Exam 2 Review

The exam will consist of short-answer questions, multiple choice questions, understanding written code, and writing your own code. The emphasis is on reading and writing code, particularly with recursive code and code which manipulates binary search trees.

The review below, in addition to the code you wrote for your labs, are all fair game for the exam. This is intended to be comprehensive; there will be no material on the exam which isn't touched by either the labs or this review.

If you're pushed for time, my personal recommendation is to spend the majority of your time studying the code you wrote for your labs. The best next thing to look at would be the materal below in the same order as it is presented. Overall, my philosophy with programming is that reading and writing code are the best ways to learn, and my questions tend to reflect this.

Carryover

The questions below were not on the prior exam, though they were technically fair game. At least some of these are highly likely to be on this exam.

───

**Exercise prompt**
According to the exam review, what is the exam's emphasis? The lines after this point are separate from the exam review.

**Data extract**
───

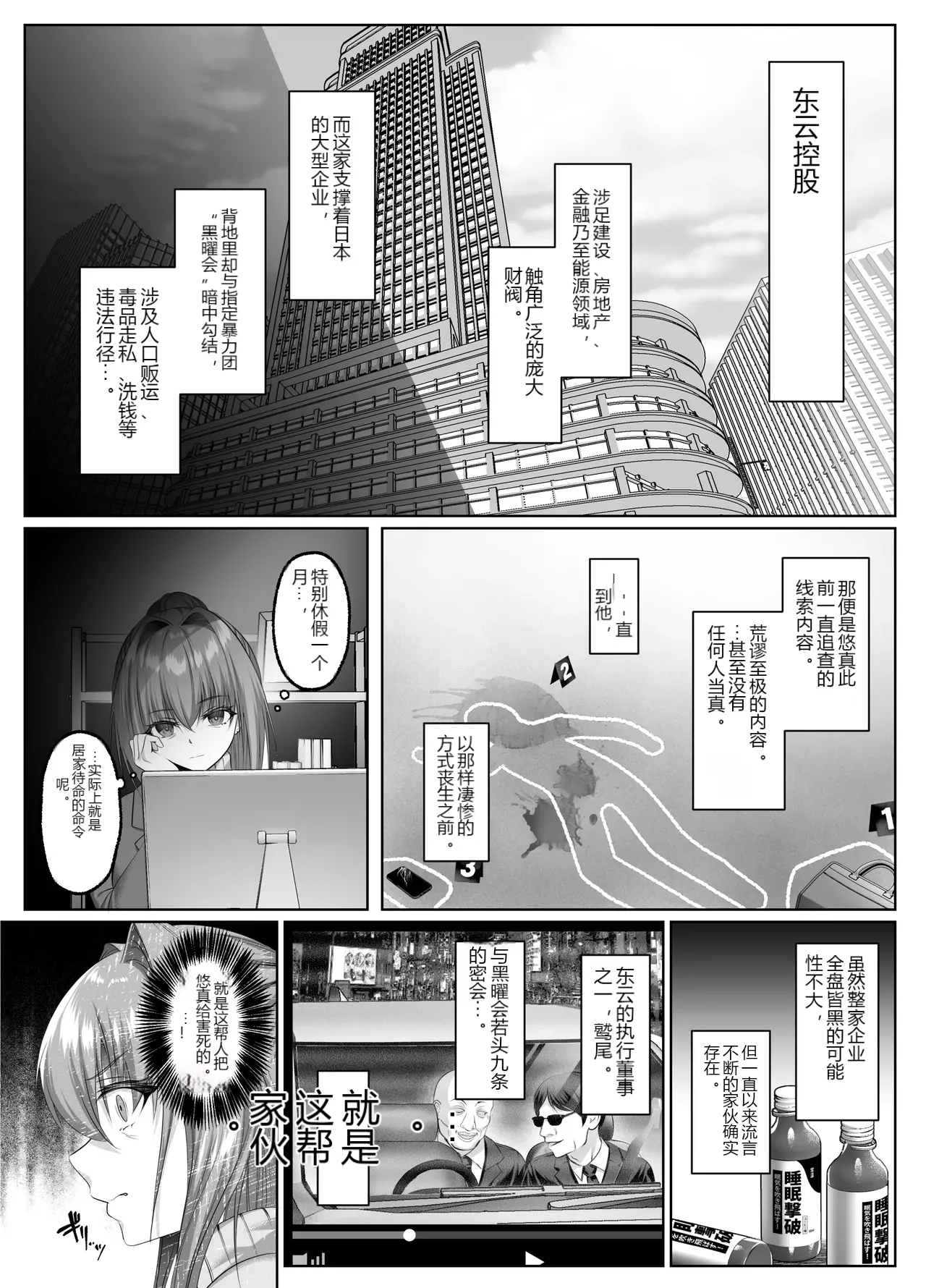 หน้า 5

───

**Response for this exercise**
Reading and writing code, particularly recursive code and code that manipulates binary search trees.